Hemophilia A is an X-linked recessive coagulopathy that results in dysfunctional XIII. From our earlier discussion, we can see how dysfunctional VIII will result in coagulopathy and prolonged PTT. Patients with this disorder will often present with easy bruising, bleeding after dental procedures or from operations in general, and hemarthrosis. Hemophilia A can be treated with desmopressin and recombinant factor VIII. Desmopressin causes endothelial cells to release vWF, which stabilizes XIII.
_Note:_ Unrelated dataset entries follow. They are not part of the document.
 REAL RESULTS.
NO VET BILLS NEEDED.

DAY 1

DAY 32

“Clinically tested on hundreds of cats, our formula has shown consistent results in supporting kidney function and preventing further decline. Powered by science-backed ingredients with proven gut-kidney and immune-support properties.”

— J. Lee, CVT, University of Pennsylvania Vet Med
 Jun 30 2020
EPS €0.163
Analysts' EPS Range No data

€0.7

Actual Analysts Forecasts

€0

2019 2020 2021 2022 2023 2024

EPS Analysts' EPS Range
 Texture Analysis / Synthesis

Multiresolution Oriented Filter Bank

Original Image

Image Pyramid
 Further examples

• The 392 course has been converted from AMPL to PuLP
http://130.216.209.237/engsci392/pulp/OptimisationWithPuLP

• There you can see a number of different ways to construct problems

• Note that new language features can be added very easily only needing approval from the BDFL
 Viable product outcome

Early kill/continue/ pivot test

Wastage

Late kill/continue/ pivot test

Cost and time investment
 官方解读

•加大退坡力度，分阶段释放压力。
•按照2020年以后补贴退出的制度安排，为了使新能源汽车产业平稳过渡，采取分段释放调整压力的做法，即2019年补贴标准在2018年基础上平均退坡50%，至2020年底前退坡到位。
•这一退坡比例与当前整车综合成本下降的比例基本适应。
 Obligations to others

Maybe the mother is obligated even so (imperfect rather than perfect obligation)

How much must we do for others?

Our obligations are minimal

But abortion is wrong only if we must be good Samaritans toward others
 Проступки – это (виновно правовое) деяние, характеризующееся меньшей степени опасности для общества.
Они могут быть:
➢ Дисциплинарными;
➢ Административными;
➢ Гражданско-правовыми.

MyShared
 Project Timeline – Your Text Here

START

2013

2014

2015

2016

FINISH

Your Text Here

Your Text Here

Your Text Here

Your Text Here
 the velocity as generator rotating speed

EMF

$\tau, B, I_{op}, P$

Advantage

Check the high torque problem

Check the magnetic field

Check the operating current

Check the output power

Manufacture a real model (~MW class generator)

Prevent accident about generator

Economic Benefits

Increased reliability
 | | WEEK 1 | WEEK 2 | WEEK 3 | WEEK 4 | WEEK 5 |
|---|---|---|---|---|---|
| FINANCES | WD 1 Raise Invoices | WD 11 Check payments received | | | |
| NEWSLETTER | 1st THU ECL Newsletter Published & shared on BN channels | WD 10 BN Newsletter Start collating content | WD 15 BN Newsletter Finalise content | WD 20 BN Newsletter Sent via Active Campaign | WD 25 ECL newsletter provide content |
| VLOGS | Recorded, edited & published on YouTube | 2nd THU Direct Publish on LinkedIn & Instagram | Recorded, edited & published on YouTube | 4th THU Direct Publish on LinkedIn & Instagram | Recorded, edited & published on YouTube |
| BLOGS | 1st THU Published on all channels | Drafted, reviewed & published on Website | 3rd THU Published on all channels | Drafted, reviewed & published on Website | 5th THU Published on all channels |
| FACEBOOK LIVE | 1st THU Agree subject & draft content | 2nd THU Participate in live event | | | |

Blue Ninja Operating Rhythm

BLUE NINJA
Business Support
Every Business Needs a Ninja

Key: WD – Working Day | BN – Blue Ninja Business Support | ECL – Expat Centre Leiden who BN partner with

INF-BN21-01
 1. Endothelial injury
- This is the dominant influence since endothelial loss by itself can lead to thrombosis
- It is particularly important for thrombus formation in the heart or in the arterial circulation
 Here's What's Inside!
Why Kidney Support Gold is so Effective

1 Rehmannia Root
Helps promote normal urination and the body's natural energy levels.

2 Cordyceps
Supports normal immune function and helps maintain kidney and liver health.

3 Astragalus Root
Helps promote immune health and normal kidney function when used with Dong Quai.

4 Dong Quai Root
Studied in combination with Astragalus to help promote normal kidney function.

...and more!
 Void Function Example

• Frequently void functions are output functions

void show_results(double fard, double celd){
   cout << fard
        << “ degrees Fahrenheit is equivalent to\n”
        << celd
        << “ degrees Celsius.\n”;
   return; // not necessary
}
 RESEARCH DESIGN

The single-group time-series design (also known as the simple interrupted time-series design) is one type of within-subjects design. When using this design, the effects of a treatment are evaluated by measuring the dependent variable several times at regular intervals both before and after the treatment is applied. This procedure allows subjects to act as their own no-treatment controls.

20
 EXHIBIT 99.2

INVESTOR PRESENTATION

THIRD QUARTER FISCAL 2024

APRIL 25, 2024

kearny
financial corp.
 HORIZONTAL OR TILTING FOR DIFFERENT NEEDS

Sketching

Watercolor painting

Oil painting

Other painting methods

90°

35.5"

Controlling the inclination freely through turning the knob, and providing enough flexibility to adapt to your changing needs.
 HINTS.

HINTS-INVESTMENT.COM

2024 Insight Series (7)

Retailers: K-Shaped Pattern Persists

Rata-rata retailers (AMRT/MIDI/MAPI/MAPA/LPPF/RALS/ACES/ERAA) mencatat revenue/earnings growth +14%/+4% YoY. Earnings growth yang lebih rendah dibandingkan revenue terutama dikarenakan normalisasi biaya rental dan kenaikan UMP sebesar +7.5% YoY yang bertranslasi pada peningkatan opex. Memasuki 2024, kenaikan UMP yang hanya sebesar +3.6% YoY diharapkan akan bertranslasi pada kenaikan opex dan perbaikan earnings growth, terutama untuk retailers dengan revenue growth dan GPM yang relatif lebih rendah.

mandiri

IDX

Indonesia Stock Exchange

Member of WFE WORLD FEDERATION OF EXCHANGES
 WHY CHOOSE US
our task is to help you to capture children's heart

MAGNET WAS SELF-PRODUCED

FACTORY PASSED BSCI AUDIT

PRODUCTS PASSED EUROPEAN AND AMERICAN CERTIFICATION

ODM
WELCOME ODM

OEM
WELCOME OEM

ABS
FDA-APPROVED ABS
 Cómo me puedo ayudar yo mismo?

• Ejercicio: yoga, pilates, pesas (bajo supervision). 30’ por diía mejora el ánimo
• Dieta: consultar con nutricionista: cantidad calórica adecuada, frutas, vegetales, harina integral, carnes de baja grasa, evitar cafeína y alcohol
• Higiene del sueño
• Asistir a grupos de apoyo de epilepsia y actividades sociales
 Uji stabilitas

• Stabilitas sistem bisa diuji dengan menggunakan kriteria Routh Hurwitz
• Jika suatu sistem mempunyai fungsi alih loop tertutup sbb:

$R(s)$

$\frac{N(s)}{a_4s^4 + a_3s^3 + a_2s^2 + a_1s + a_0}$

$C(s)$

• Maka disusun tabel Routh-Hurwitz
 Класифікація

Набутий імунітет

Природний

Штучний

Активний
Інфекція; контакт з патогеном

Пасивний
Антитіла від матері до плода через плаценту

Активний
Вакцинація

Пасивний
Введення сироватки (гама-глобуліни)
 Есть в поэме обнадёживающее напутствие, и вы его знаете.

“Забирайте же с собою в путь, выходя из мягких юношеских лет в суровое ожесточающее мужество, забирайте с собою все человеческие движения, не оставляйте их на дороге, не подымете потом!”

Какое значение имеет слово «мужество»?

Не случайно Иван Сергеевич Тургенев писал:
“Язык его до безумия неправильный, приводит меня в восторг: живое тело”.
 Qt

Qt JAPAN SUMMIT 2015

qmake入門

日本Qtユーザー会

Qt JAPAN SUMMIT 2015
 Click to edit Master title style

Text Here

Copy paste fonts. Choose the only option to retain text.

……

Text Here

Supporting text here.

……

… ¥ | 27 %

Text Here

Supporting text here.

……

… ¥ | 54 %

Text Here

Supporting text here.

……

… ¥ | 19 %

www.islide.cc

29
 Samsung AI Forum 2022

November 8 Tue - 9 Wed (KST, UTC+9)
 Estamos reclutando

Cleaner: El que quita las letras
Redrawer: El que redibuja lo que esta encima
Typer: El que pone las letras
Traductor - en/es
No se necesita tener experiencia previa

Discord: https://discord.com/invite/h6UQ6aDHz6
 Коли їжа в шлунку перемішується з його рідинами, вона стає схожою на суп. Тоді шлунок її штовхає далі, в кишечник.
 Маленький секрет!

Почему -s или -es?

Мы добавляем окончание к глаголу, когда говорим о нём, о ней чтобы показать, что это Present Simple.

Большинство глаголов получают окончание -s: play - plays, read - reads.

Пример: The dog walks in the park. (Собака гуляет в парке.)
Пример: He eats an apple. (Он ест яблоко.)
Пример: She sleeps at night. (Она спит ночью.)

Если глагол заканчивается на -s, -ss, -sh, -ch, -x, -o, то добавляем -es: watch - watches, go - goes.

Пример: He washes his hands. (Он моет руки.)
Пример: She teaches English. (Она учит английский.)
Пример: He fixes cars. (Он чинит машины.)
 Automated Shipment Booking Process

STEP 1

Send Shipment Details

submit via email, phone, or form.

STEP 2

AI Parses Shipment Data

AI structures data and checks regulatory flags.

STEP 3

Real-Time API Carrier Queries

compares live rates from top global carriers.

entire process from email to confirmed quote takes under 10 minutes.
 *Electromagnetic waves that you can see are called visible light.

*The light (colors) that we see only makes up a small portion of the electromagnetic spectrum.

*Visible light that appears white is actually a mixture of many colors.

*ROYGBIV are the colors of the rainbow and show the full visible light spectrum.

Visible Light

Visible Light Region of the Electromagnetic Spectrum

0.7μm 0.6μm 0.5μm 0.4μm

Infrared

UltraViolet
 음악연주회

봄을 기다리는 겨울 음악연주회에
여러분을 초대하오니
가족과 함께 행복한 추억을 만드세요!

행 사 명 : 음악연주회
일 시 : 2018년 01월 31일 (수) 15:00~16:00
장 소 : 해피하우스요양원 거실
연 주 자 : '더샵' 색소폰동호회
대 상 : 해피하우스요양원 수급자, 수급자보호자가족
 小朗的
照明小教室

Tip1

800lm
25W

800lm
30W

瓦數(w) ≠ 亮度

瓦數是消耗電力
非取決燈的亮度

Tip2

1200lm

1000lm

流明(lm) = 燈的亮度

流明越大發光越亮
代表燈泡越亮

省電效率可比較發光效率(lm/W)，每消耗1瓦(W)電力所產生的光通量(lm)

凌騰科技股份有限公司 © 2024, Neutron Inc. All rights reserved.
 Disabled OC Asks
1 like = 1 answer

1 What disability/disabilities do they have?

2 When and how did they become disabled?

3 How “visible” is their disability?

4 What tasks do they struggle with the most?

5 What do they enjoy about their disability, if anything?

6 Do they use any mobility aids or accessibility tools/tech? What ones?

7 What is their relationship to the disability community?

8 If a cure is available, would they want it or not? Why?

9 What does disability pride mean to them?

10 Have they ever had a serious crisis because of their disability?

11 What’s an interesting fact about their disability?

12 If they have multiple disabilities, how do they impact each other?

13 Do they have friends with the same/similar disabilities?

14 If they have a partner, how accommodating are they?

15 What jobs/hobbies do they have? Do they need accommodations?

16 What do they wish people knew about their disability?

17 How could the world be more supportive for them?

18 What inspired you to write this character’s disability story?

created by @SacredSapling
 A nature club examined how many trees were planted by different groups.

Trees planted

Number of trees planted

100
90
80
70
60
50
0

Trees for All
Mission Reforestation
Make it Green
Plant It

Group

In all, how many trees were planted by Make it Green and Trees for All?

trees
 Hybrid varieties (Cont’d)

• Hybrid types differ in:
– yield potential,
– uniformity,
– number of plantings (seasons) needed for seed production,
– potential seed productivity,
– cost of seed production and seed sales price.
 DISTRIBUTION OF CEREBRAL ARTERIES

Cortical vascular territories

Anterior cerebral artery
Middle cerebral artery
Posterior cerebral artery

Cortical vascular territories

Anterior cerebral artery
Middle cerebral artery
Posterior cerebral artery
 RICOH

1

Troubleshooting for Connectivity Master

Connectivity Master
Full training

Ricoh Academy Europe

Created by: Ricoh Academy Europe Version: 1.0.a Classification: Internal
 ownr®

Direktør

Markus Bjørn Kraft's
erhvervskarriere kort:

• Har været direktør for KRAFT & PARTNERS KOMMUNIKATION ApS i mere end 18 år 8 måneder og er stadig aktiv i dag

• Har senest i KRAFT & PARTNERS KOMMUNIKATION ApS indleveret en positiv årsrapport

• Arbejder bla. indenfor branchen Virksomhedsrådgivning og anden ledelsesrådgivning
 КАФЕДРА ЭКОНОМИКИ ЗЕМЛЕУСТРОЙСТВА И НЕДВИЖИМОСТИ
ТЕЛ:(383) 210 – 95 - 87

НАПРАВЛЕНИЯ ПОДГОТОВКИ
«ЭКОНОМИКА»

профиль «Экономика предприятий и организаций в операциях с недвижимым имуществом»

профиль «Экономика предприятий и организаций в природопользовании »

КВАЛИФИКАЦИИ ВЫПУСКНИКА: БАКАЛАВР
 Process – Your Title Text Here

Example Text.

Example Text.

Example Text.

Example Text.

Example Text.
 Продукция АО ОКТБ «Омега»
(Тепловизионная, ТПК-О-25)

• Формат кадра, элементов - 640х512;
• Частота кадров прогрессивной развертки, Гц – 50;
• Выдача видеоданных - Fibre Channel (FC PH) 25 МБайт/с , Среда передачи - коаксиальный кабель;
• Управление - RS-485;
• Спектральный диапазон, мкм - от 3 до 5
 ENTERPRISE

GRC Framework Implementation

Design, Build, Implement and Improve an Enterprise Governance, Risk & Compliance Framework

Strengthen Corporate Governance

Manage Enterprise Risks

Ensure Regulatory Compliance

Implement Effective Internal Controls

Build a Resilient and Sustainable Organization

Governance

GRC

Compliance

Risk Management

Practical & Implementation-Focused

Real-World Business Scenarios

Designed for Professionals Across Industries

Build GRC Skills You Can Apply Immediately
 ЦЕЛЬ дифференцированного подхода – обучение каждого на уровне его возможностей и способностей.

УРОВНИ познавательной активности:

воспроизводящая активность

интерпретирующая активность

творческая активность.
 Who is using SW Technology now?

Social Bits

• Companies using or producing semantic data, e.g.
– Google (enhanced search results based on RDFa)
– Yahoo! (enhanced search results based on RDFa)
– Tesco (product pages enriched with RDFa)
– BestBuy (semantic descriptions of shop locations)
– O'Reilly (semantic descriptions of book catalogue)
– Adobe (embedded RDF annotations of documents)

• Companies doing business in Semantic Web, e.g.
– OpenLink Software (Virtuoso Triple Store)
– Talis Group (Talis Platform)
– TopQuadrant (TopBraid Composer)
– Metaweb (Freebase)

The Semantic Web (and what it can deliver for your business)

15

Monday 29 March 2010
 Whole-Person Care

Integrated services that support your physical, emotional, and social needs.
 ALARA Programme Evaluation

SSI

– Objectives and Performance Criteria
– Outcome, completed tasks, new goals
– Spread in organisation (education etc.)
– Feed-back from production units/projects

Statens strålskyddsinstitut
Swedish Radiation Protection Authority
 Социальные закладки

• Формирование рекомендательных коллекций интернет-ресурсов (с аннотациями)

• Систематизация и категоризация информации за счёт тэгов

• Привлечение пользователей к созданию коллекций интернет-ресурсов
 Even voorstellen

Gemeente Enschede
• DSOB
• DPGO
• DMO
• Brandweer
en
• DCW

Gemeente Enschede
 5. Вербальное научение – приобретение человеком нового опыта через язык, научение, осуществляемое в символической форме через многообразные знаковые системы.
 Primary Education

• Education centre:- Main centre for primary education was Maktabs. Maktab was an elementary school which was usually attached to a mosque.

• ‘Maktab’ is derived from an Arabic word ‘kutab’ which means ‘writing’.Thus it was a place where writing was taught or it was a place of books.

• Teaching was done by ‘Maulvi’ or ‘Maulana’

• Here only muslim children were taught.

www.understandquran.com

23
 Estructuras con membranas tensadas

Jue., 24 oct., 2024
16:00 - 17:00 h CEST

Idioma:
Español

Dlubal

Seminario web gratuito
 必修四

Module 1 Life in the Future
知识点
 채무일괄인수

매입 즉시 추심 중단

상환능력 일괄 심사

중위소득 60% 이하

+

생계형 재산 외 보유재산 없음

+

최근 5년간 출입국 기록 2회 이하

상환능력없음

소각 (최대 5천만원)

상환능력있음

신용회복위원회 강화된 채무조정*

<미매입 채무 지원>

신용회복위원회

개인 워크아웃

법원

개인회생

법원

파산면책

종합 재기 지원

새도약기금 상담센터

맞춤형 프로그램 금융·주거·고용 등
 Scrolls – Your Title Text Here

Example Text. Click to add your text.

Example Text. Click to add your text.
Hemophilia B, sometimes referred to as Christmas disease, is an X-linked recessive coagulopathy that results in dysfunction of IX. As with hemophilia A, hemophilia B will also cause a prolonged PTT. The difference is hemophilia A is a cofactor deficiency while hemophilia B is a protease deficiency; therefore, desmopressin will not be a good treatment option as these patients require recombinant factor IX. Hemophilia B will present with the same symptoms as hemophilia A. It is important to note that hemophilia A and B will have a normal PT/INR.
Von Willebrand Disease
vWF disease is the most commonly inherited coagulopathy. vWF can be differentiated from hemophilias in several ways. First, vWF mode of inheritance is autosomal dominant. Secondly, vWF disease is a disease of platelet dysfunction and will manifest primarily as mucosal membrane bleeding, such as epistaxis and prolonged menstrual cycles. Thirdly, bleeding time is normal in hemophilia, whereas it is prolonged in vWF disease. Since vWF increases the half-life of XIII, you can expect to see a prolonged PTT in this disorder as well. Desmopressin can be used as a treatment option; however, certain subtypes of vWF disease do not warrant this treatment option.
Vitamin K Deficiency
Previously, we discussed the importance of vitamin K and its clotting factors II, VII, IX, X, protein C, and S. The effects of vitamin K deficiency can be observed in both the extrinsic and intrinsic pathways and directly measured via PT and PTT, which will be prolonged. The etiology of vitamin K deficiency is extensive but commonly arises on test questions in regards to patients with poor diet, pancreatic insufficiency, liver disease, intestinal flora imbalances, neonates, or mimicked by patients on warfarin therapy.
Vitamin K assists in the carboxylation of clotting factors II, VII, IX, X, protein C and S. The enzyme responsible for gamma-carboxylation is vitamin K epoxide reductase, which is inhibited by warfarin. As mentioned previously, patients on warfarin will have the coagulation status measured via INR. In emergency clinical settings, warfarin’s therapeutic effects are negated by the administration of fresh frozen plasma. In a less urgent clinical setting, patients may be administered vitamin K. Rarely; patients may experience warfarin-induced skin necrosis within the first few days of beginning warfarin. This is due to protein C having the shortest half-life of vitamin K dependent clotting factors, and therefore a patient enters a prothrombotic state. However, this rare complication is more common in patients with protein C deficiency. To help eliminate this complication, patients are often co-administered heparin while beginning warfarin therapy as heparin’s onset is immediate while warfarin’s onset takes 2 to 3 days.
By understanding the biochemistry of clotting factors, healthcare professionals can quickly identify probable causes of a patient's coagulopathy by examining a patient's coagulation studies. For elevations in PT/INR, we can focus in on conditions such as liver disease, warfarin use, vitamin-K deficiency, and deficiencies in the extrinsic or common pathway. For elevations in PTT, we narrow our focus on more common causes such as hemophilias, unfractionated heparin use, vitamin-K deficiency, and vWF, with careful attention to BT. It is important to remember that prolongations in PT and PTT could also be due to deficiencies in the common pathway, but the previous conditions and examples yield a higher probability of identifying the root of the coagulopathy.